The scientific name of ti leaf is Cordyline terminalis. The name Showgirl is what we call a cultivar name (“cultivar” is short for “cultivated variety”).
Cuttings, or seeds if you can find them, are the best way to grow ti plants. Don’t leave the cuttings soaking in a bucket till they rot and become a breeding habitat for mosquitoes. It’s best to plant ti cuttings in the ground or in a pot a day or two after you make the cutting.
Plants that are easy to root will put out new roots while soaking in water. But they must grow a new set of roots that are adapted to soil, so save yourself some time and save some of the plant’s stored energy by letting it make new roots in its more permanent home.

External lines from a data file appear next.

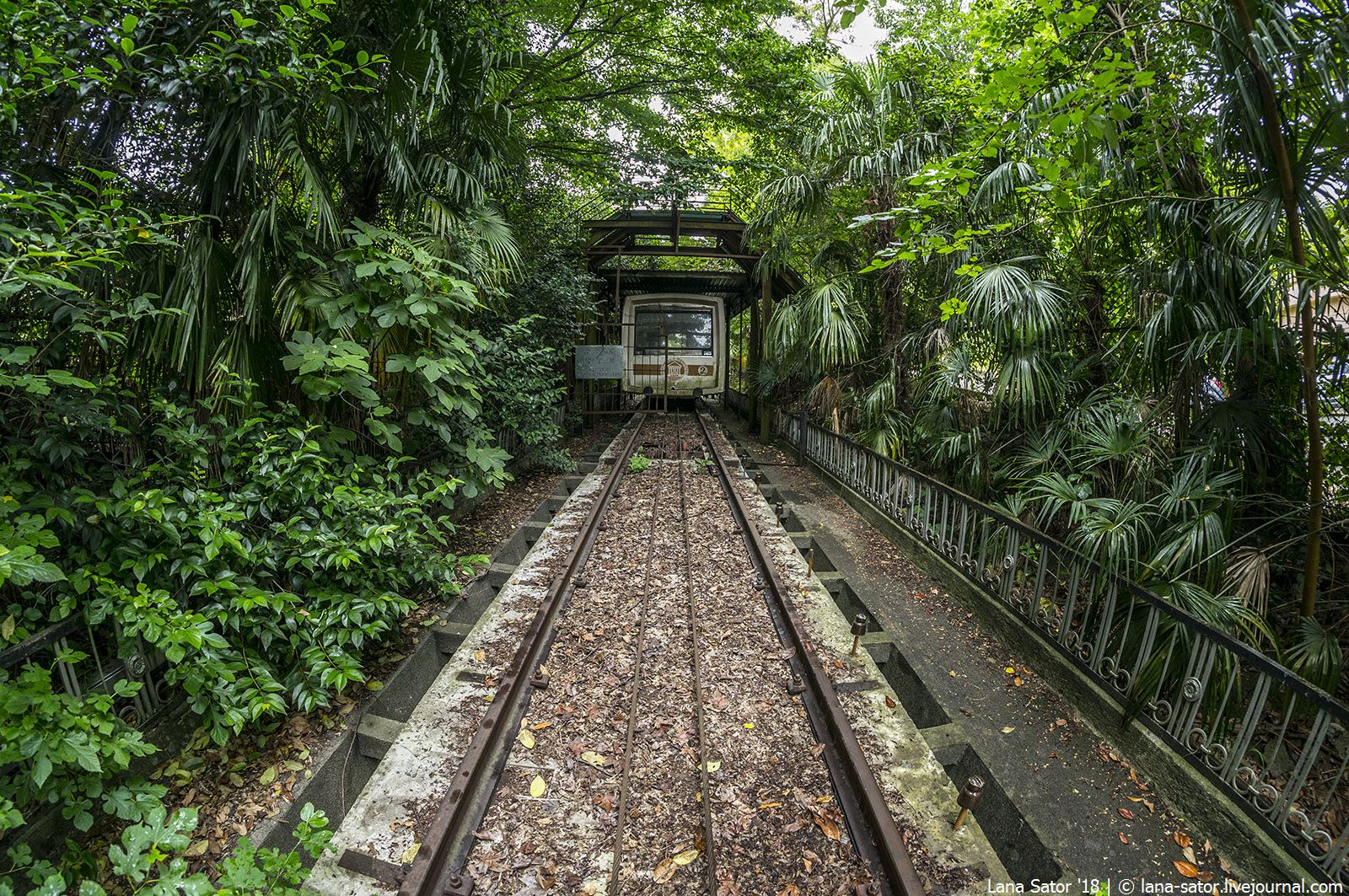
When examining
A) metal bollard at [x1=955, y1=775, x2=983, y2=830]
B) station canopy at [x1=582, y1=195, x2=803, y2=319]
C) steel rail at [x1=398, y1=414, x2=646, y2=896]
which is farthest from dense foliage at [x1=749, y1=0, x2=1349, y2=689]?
station canopy at [x1=582, y1=195, x2=803, y2=319]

Other favorite, easy-to-propagate garden plants include hibiscus and gardenia.
We have so many amazing ti varieties in Hawaii. The original green ti, also called ki or lai, is a canoe plant, carried here on the great voyaging canoes of the ancient Polynesians.
There are so many uses for green ti, you can see how akamai it was to pack them for the long voyage, dole out precious water and care for them on the long crossing, then plant and nurture them once they got to Hawaii.
Besides being a pretty, hardy and xeric (water-saving) garden plant, did you know they are a survival tool? A famine food?
Ti have deep, fat, succulent storage roots that are full of edible starch. They can be dug up and steamed in an imu and eaten. Europeans with metal cooking vessels fermented ti roots to craft okolehao.
Ti plants were used to help delineate ahupuaa boundaries, because even if cut and moved clandestinely, the truth will out: The deep survivor roots re-sprouted at the true land boundary.
We also make lei, laulau, puola (bundles), hula skirts and fly chasers from ti leaves, and they are nice in flower arrangements, too.
Hawaiian green ti rarely flowers, but it’s very pretty when it does and you can see how taxonomists place it in the lily family, Liliaceae. The flowers are small and look like tiny lilies. The fruit that follows pollinated ki flowers will have several small black seeds inside.
Squeeze the seeds out of the fruit, right into a pot of pre-moistened potting mix or good-quality soil. Cover with about a quarter-inch of media and gently pat firm. Water daily and watch for tiny seedlings to pop up.
Some will be green, and some will be new and exciting colors and might even have different leaf shapes. Seedlings of colorful ti leaf plants imported from other places are how we can get new and awesome ti plants to easily grow in our gardens.